━━━ Source material ━━━
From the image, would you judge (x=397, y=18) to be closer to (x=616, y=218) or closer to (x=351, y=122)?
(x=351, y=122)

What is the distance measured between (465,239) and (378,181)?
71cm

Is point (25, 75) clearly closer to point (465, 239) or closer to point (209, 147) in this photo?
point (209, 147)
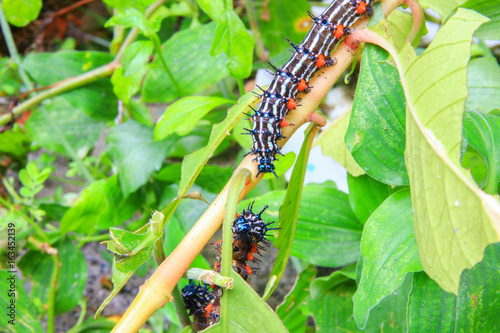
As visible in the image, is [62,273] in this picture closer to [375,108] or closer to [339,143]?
[339,143]

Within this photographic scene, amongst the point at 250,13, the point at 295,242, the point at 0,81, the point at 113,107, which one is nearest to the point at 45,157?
the point at 113,107

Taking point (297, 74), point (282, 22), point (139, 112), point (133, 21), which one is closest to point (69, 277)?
point (139, 112)

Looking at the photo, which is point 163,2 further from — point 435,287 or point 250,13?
point 435,287

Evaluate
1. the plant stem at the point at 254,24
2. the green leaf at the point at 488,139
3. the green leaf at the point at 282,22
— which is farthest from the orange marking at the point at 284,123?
the green leaf at the point at 282,22

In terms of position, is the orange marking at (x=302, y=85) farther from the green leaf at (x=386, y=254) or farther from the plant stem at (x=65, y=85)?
the plant stem at (x=65, y=85)

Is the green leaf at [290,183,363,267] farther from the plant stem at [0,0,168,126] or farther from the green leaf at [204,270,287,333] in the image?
the plant stem at [0,0,168,126]
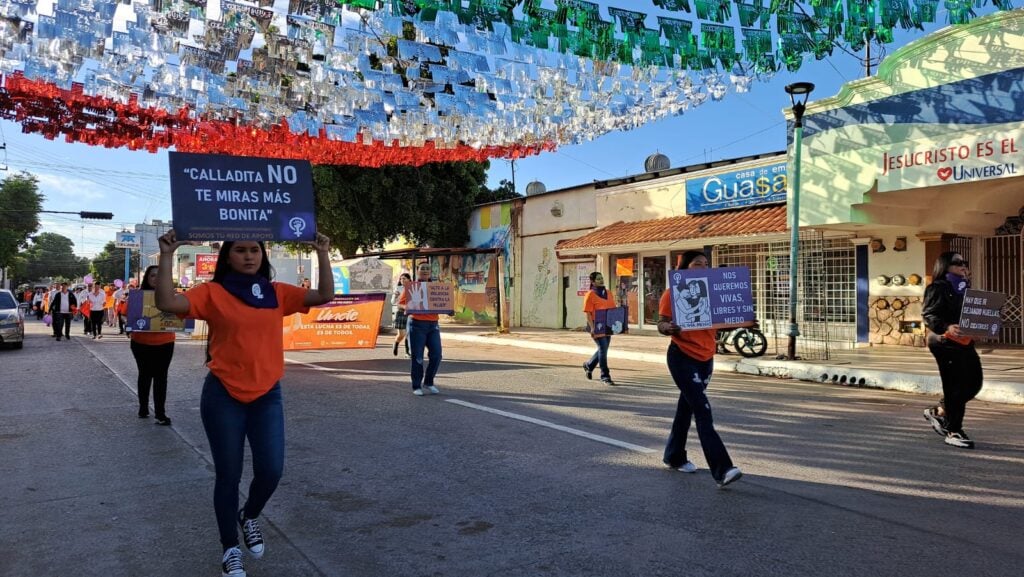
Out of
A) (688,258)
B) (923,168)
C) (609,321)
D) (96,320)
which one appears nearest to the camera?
(688,258)

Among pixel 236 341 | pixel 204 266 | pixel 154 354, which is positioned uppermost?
pixel 204 266

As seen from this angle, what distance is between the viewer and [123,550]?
3764 mm

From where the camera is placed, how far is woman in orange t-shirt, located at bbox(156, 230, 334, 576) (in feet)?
11.1

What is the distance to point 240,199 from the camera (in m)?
3.82

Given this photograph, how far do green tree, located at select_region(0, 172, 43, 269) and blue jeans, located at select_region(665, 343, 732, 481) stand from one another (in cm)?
4744

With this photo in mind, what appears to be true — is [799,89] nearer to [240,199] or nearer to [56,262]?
[240,199]

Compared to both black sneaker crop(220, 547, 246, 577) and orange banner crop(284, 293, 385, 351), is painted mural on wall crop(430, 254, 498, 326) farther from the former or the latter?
black sneaker crop(220, 547, 246, 577)

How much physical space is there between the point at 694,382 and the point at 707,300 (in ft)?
2.02

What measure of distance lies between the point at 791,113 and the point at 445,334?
12420 millimetres

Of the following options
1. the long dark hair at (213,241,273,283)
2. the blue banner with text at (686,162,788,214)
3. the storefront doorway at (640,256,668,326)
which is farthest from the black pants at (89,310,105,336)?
the long dark hair at (213,241,273,283)

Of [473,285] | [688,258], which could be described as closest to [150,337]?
[688,258]

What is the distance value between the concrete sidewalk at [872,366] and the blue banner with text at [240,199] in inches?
384

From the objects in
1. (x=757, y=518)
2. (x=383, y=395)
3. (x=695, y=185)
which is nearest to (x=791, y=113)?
(x=695, y=185)

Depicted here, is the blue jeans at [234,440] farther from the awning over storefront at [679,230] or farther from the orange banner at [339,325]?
the awning over storefront at [679,230]
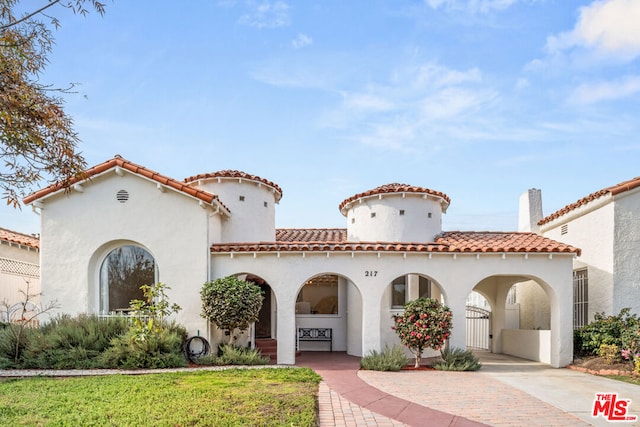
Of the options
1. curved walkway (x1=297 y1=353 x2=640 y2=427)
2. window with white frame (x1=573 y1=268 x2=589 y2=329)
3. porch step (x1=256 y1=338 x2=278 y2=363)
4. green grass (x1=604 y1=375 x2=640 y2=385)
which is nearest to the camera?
curved walkway (x1=297 y1=353 x2=640 y2=427)

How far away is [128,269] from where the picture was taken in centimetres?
1549

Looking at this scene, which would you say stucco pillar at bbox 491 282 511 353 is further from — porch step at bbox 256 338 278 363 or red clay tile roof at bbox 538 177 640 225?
porch step at bbox 256 338 278 363

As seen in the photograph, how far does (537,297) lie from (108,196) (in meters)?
16.8

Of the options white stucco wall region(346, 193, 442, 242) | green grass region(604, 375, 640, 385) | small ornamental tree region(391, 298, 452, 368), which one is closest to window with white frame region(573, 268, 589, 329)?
green grass region(604, 375, 640, 385)

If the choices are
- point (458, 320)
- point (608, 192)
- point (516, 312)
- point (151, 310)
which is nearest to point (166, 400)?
point (151, 310)

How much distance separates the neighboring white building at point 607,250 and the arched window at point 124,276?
1499cm

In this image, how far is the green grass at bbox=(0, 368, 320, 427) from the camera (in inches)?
307

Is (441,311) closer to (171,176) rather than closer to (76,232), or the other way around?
(171,176)

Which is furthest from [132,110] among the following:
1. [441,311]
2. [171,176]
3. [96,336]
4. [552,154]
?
[552,154]

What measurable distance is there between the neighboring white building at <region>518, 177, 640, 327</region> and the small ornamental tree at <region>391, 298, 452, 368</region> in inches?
226

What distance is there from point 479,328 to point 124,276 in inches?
594

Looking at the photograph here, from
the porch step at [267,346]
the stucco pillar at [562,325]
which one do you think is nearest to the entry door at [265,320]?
the porch step at [267,346]

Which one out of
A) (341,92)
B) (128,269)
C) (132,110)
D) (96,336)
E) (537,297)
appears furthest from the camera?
(537,297)

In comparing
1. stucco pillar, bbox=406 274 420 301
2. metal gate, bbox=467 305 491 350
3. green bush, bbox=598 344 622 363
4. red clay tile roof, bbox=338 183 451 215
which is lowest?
metal gate, bbox=467 305 491 350
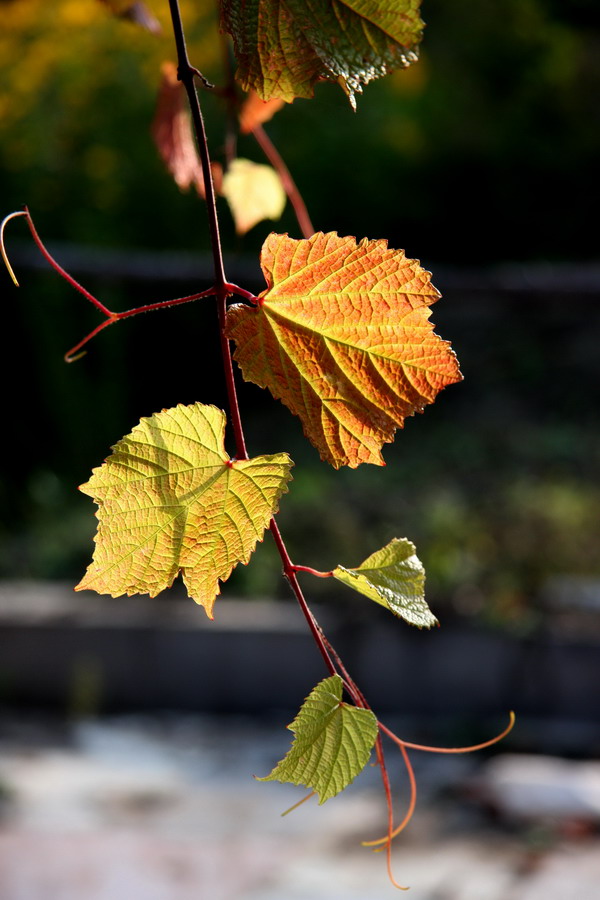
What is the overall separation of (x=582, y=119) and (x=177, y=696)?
159 inches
━━━
## Work to be completed
Go back to the records above and write them out exactly, without the pictures.

## Response to this task
From the image, would you judge (x=397, y=18) to be closer to (x=616, y=218) or closer to (x=351, y=122)?
(x=351, y=122)

What is the distance measured between (465,239) and (378,181)?
71cm

Is point (25, 75) clearly closer to point (465, 239) or closer to point (209, 147) in this photo?
point (209, 147)
As visible in the image, is [62,273] in this picture closer to [375,108] or closer to [339,143]?
[339,143]

Within this photographic scene, amongst the point at 250,13, the point at 295,242, the point at 0,81, the point at 113,107, which one is nearest to the point at 45,157?
the point at 113,107

Taking point (297, 74), point (282, 22), point (139, 112), point (133, 21), which one is closest to point (69, 277)?
point (139, 112)

Looking at the photo, which is point 163,2 further from — point 435,287 or point 250,13?
point 435,287

Evaluate
1. the plant stem at the point at 254,24
2. the green leaf at the point at 488,139
3. the green leaf at the point at 282,22
— which is farthest from the orange marking at the point at 284,123?
the green leaf at the point at 282,22

In terms of position, is the orange marking at (x=302, y=85) farther from the green leaf at (x=386, y=254) or farther from the plant stem at (x=65, y=85)?
the plant stem at (x=65, y=85)

Is the green leaf at [290,183,363,267] farther from the plant stem at [0,0,168,126] or farther from the green leaf at [204,270,287,333] in the image?
the plant stem at [0,0,168,126]
Out of
A) (688,258)
B) (923,168)
C) (609,321)
D) (96,320)
which one appears nearest to the camera?
(688,258)

Among pixel 236 341 | pixel 204 266 | pixel 154 354, which is positioned uppermost?
pixel 204 266

As seen from this angle, what distance is between the viewer and [123,550]?
3764 mm

From where the camera is placed, how far is woman in orange t-shirt, located at bbox(156, 230, 334, 576) (in feet)?
11.1

What is the distance to point 240,199 from the camera (in m)?
3.82

Given this photograph, how far do green tree, located at select_region(0, 172, 43, 269) and blue jeans, located at select_region(665, 343, 732, 481) stand from one another (in cm)?
4744

With this photo in mind, what appears to be true — is [799,89] nearer to [240,199] or nearer to [56,262]?
[240,199]

Compared to both black sneaker crop(220, 547, 246, 577) and orange banner crop(284, 293, 385, 351), is painted mural on wall crop(430, 254, 498, 326) farther from the former or the latter?
black sneaker crop(220, 547, 246, 577)

How much physical space is there between the point at 694,382 and the point at 707,300 (in ft)?
2.02

What measure of distance lies between the point at 791,113 and the point at 445,334?
12420 millimetres

Of the following options
1. the long dark hair at (213,241,273,283)
2. the blue banner with text at (686,162,788,214)
3. the storefront doorway at (640,256,668,326)
which is farthest from the black pants at (89,310,105,336)?
the long dark hair at (213,241,273,283)

Of [473,285] | [688,258], which could be described as closest to [150,337]?
[688,258]

What is the distance value between the concrete sidewalk at [872,366] and the blue banner with text at [240,199] in inches?
384

From the objects in
1. (x=757, y=518)
2. (x=383, y=395)
3. (x=695, y=185)
which is nearest to (x=791, y=113)?
(x=695, y=185)

Depicted here, is the blue jeans at [234,440] farther from the awning over storefront at [679,230] or farther from the orange banner at [339,325]?
the awning over storefront at [679,230]
Of the options
1. curved walkway (x1=297 y1=353 x2=640 y2=427)
2. window with white frame (x1=573 y1=268 x2=589 y2=329)
3. porch step (x1=256 y1=338 x2=278 y2=363)
4. green grass (x1=604 y1=375 x2=640 y2=385)
which is nearest to the camera?
curved walkway (x1=297 y1=353 x2=640 y2=427)

How far away is [128,269] from where the picture was taken in centimetres?
1549

Looking at this scene, which would you say stucco pillar at bbox 491 282 511 353 is further from — porch step at bbox 256 338 278 363 or red clay tile roof at bbox 538 177 640 225?
porch step at bbox 256 338 278 363

As seen in the photograph, how far does (537,297) lie from (108,196) (in meters)?
16.8

Of the options white stucco wall region(346, 193, 442, 242) | green grass region(604, 375, 640, 385) | small ornamental tree region(391, 298, 452, 368), which one is closest to window with white frame region(573, 268, 589, 329)?
green grass region(604, 375, 640, 385)

If the choices are
- point (458, 320)
- point (608, 192)
- point (516, 312)
- point (151, 310)
which is nearest to point (166, 400)?
point (151, 310)

How much distance separates the neighboring white building at point 607,250 and the arched window at point 124,276?
1499cm

In this image, how far is the green grass at bbox=(0, 368, 320, 427) from the camera (in inches)?
307

Is (441,311) closer to (171,176) rather than closer to (76,232), or the other way around?
(171,176)

Which is furthest from [132,110] among the following:
1. [441,311]
2. [171,176]
3. [96,336]
4. [552,154]
?
[552,154]

What measurable distance is there between the neighboring white building at <region>518, 177, 640, 327</region> and the small ornamental tree at <region>391, 298, 452, 368</region> in inches?
226

What distance is there from point 479,328 to point 124,276 in inches?
594

Looking at the photograph here, from
the porch step at [267,346]
the stucco pillar at [562,325]
which one do you think is nearest to the entry door at [265,320]?
the porch step at [267,346]

Which one out of
A) (341,92)
B) (128,269)
C) (132,110)
D) (96,336)
E) (537,297)
appears furthest from the camera?
(537,297)

In comparing
1. stucco pillar, bbox=406 274 420 301
2. metal gate, bbox=467 305 491 350
3. green bush, bbox=598 344 622 363
4. red clay tile roof, bbox=338 183 451 215
which is lowest?
metal gate, bbox=467 305 491 350
What is the overall separation of (x=582, y=119) and (x=177, y=696)?
159 inches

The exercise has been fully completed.